_Exercise prompt_
Which investment trusts does the article on Numis' recommended list say the broker has added to that list?

The broker has added three investment trusts to its alternative assets recommended list, as they appear to be attractive opportunities in a relatively expensive area.

By Gary Jackson,

Editor, FE Trustnet

Investment trusts specialising in alternative assets have had a strong run over 2017 so far but a number of compelling value opportunities can still be found in the space.

That is the conclusion of Numis’ latest outlook, which has seen P2P Global Investments, Electra Private Equity and ICG Enterprise added to the broker’s recommended list.

“We have made three additions to our recommended list for alternative asset investment companies this quarter, with one fund removed. Each of the additions are ‘trading’ buys as we seek to identify relative value opportunities at a time when value is hard to find,” Numis said.

The group has removed Princess Private Equity from the list after a strong period of performance saw the portfolio’s discount narrow to 4 per cent. Numis said the portfolio continues to perform well and it remains positive in its outlook for net asset value (NAV) growth, but feels there is currently better value on offer in the sector.

In the following article, we take a closer look at the three alternative investment trusts that have just been added to Numis’ recommended list.

 

P2P Global Investments

First up is this £697.5m trust, which resides in the IT Debt sector and is currently trading on a 22.1 per cent discount to NAV. P2P Global Investments - which offers exposure to alternative finance and related investments - is actually a re-entry to the list, as it was first added at the start of the year only to be removed when the discount narrowed to around 10 per cent.

Performance of trust vs sector since launch

 

Source: FE Analytics

“However, the share price is down circa 10 per cent over the last three months and the discount is now in excess of 20 per cent. NAV returns have been dull, but we see modest downside, with the potential for the discount to narrow if returns start to improve,” Numis said.

_Given data_
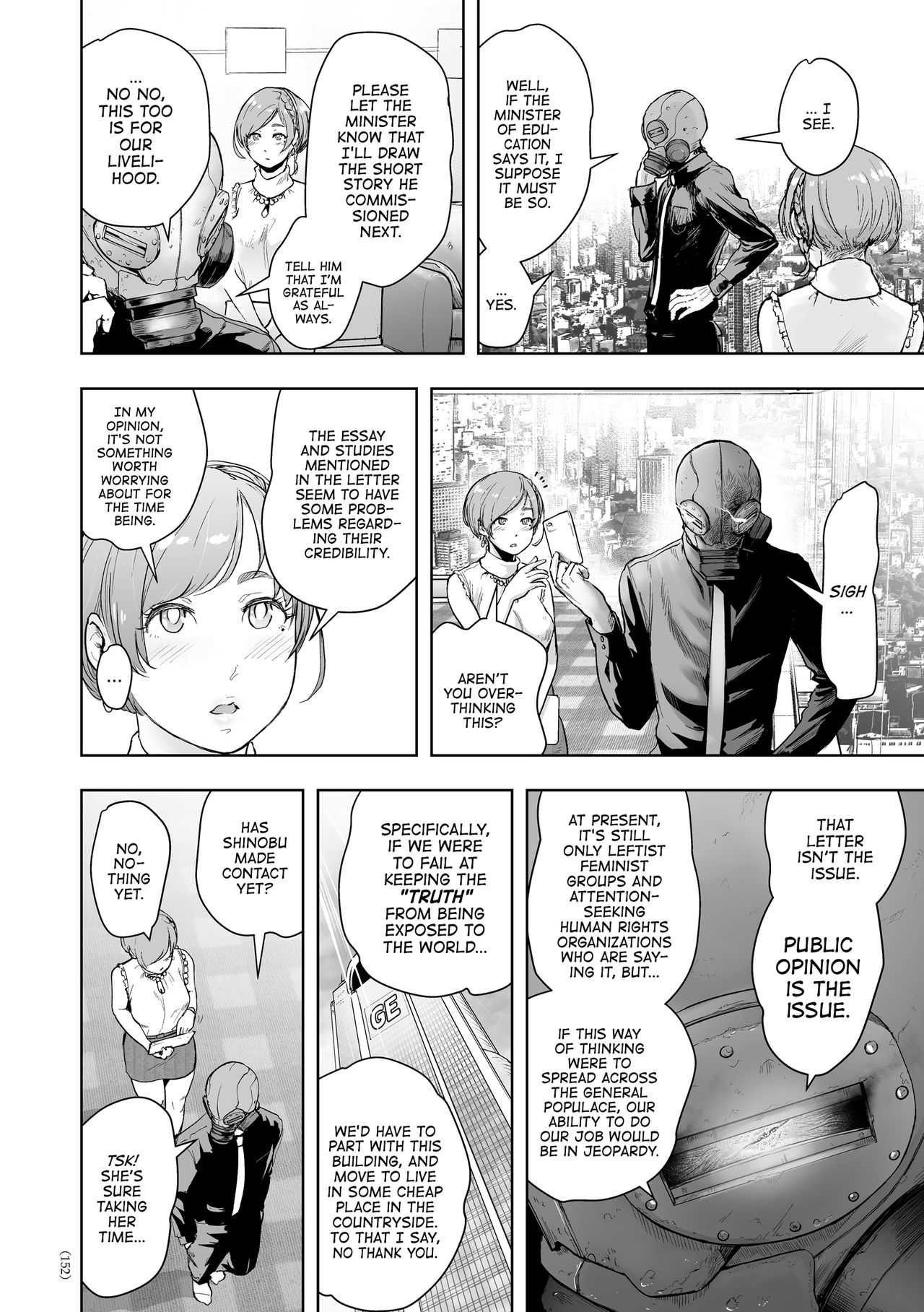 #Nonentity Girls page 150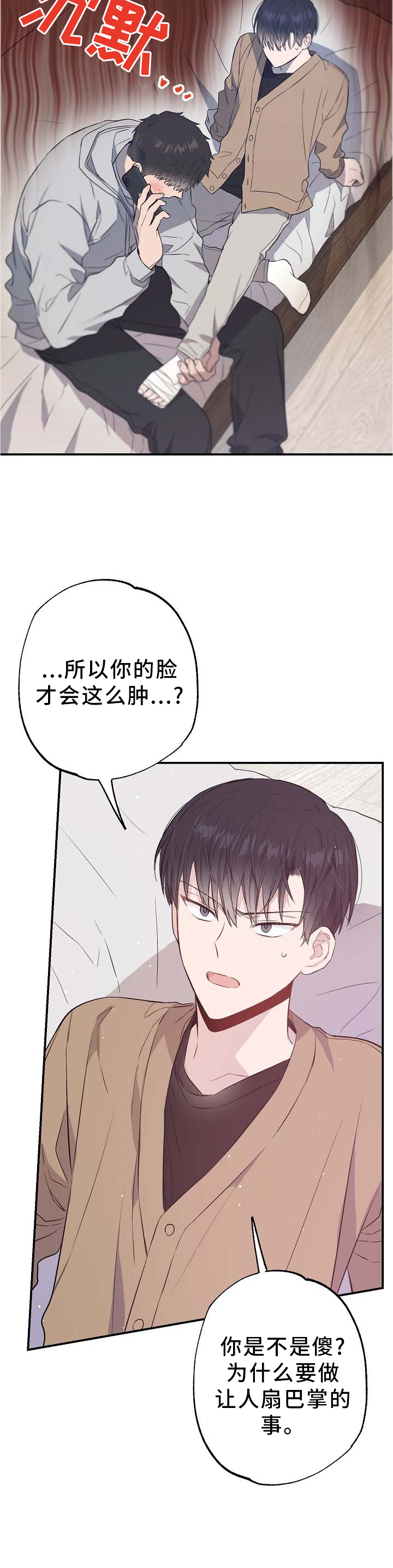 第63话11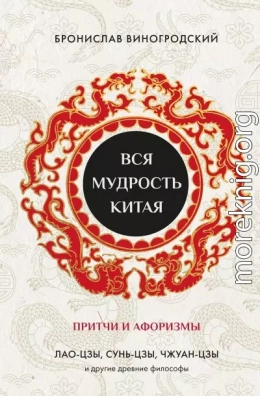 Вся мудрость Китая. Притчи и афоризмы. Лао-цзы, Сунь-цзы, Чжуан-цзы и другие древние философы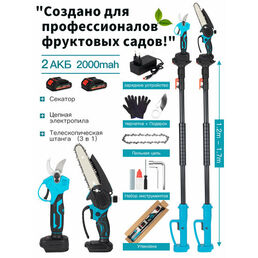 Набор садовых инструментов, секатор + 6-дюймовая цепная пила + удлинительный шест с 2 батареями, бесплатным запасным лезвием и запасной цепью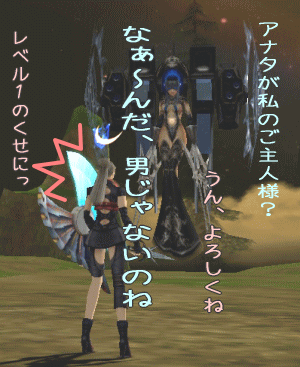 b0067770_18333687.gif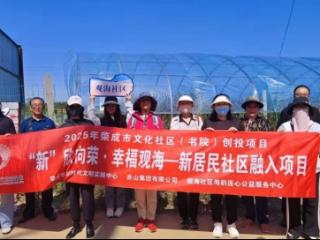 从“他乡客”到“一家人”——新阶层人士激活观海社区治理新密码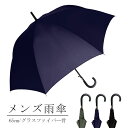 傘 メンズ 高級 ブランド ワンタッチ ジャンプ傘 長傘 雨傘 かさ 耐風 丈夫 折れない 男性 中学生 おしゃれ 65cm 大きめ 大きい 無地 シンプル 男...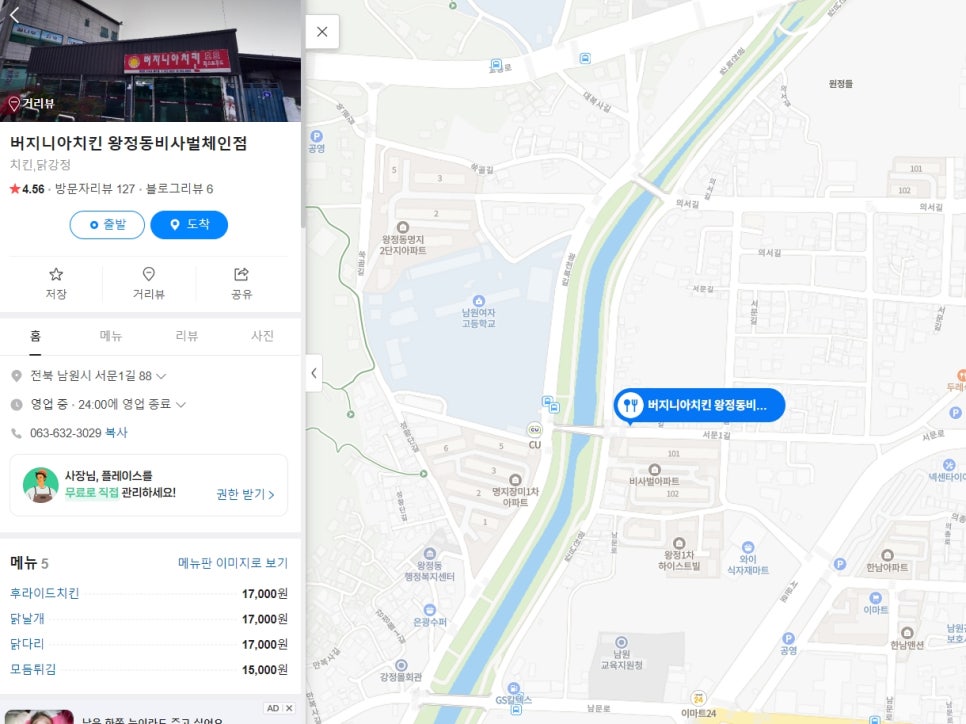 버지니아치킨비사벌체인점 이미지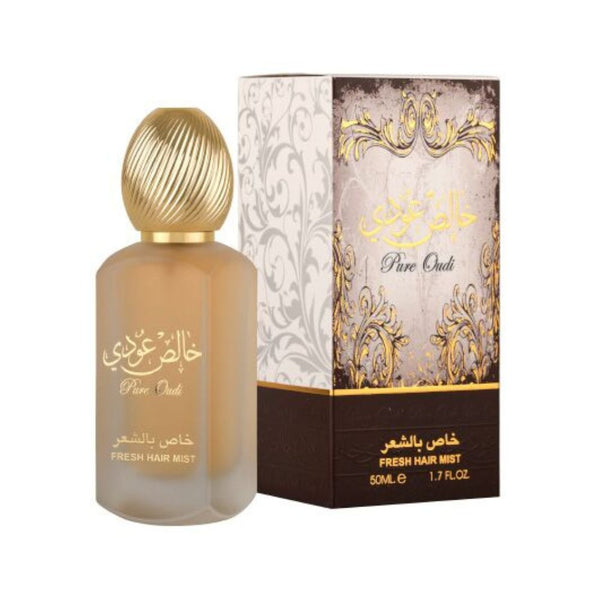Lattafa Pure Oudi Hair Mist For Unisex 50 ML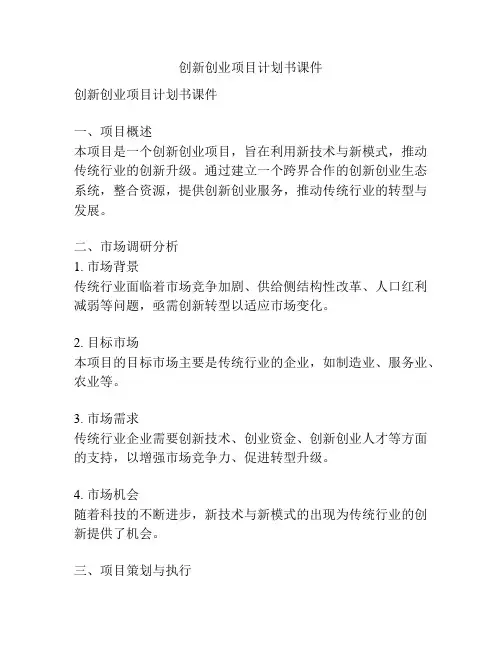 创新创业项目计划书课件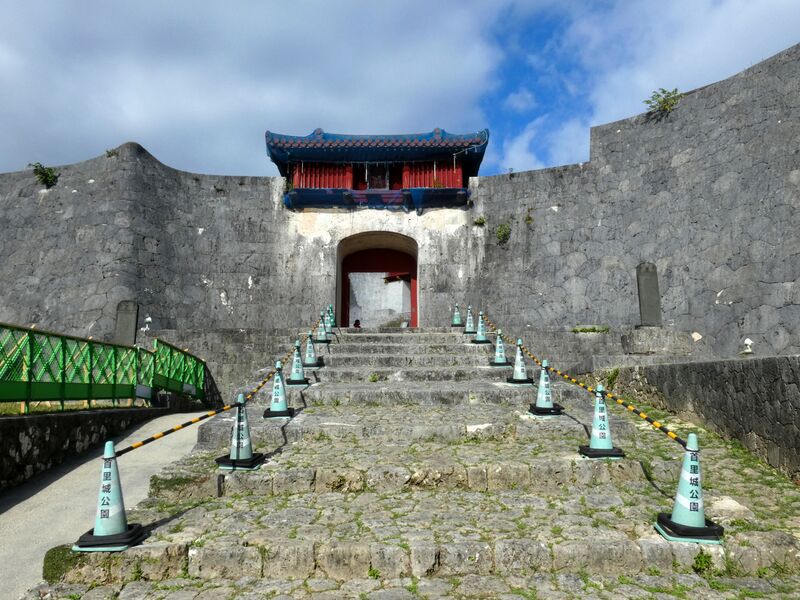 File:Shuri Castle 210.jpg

--

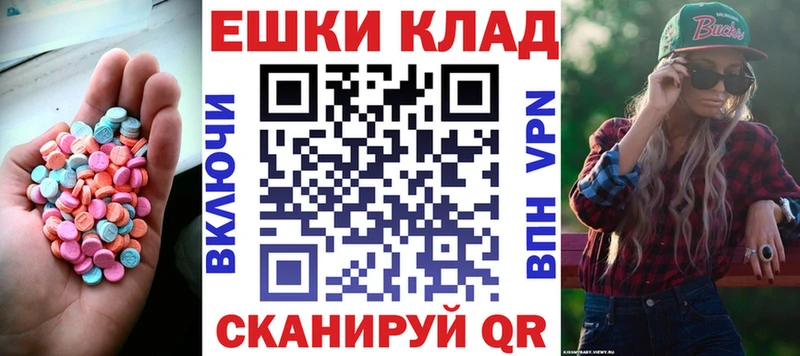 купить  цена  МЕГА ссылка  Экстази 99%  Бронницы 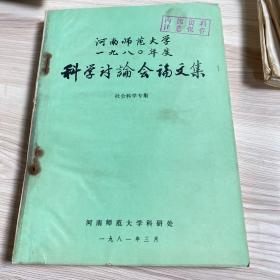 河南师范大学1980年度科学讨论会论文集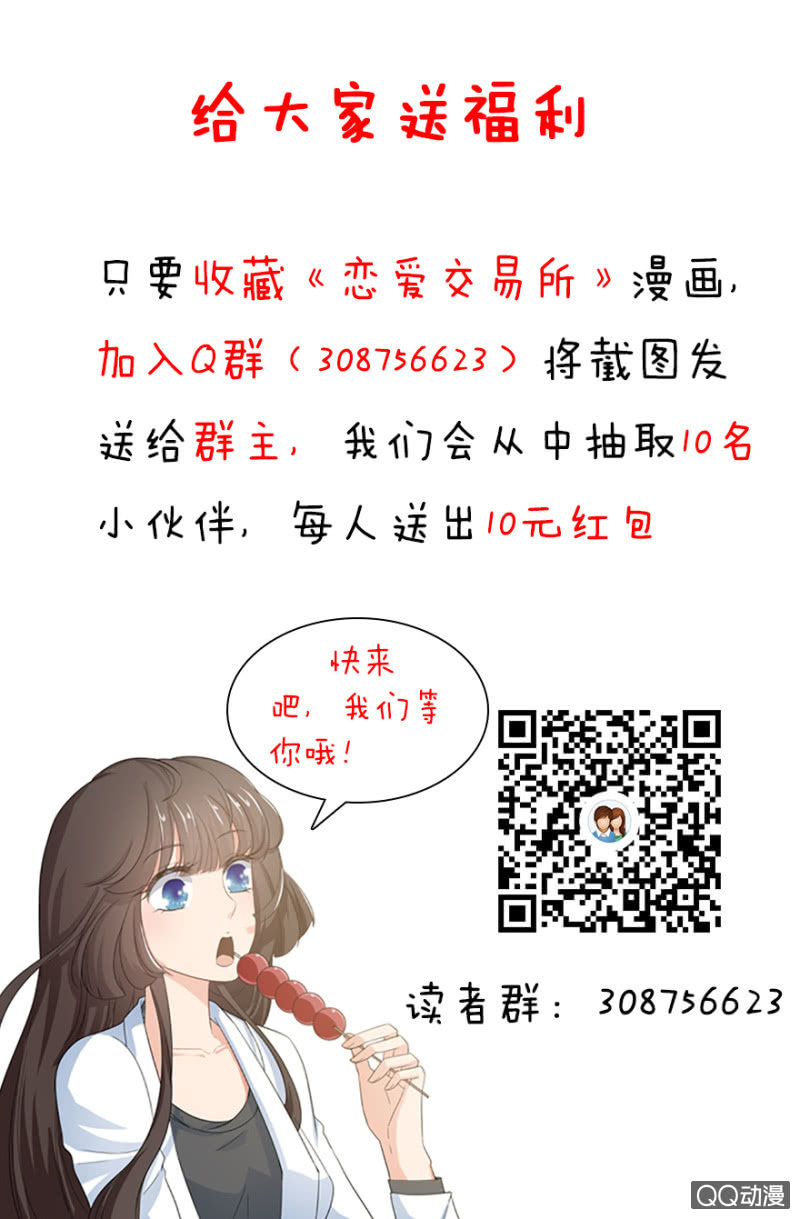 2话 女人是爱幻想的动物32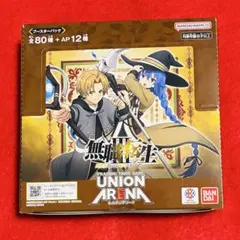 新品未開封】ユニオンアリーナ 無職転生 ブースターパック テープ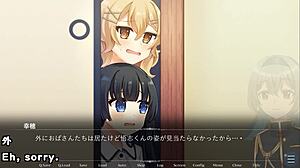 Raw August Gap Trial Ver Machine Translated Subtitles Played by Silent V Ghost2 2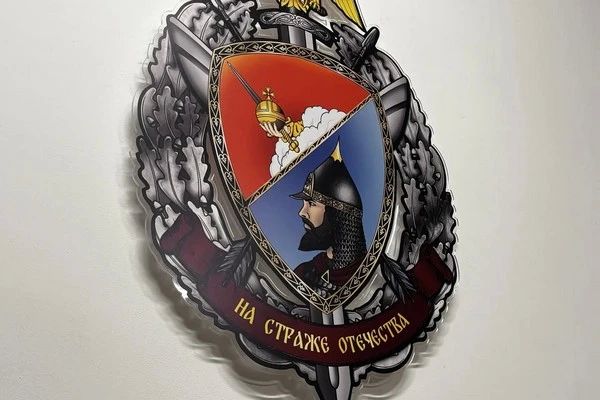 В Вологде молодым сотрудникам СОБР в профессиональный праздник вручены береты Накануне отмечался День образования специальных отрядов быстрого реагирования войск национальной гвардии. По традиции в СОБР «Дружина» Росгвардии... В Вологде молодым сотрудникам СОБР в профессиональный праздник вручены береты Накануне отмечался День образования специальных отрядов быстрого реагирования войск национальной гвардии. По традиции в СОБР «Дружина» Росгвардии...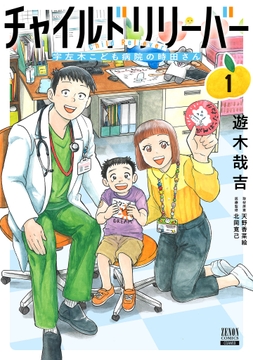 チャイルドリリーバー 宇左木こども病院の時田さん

* * *

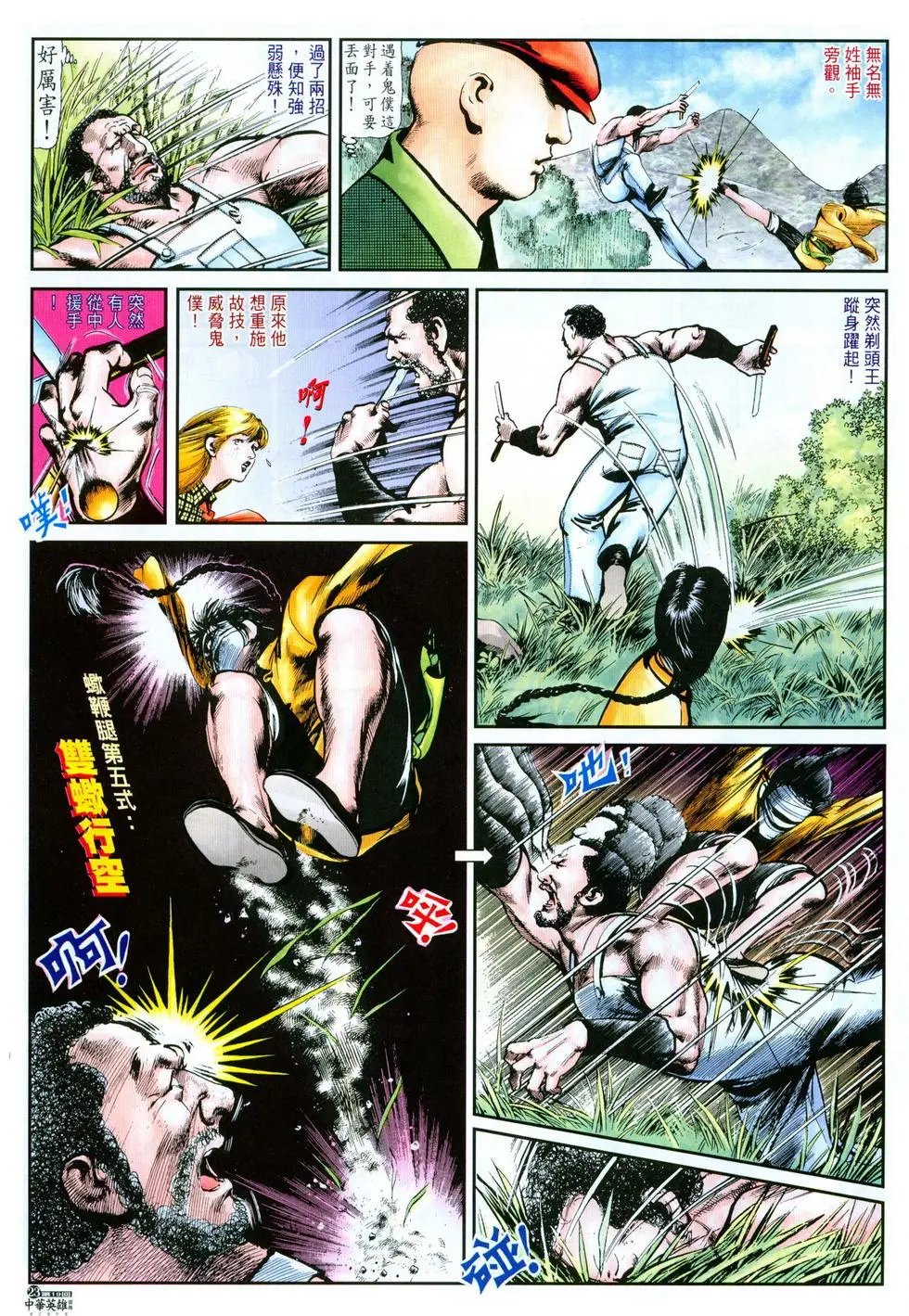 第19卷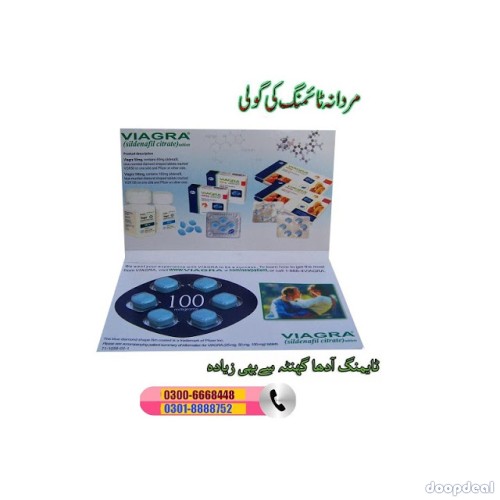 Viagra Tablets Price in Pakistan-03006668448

_Exercise answer_
P2P Global Investments, Electra Private Equity, ICG Enterprise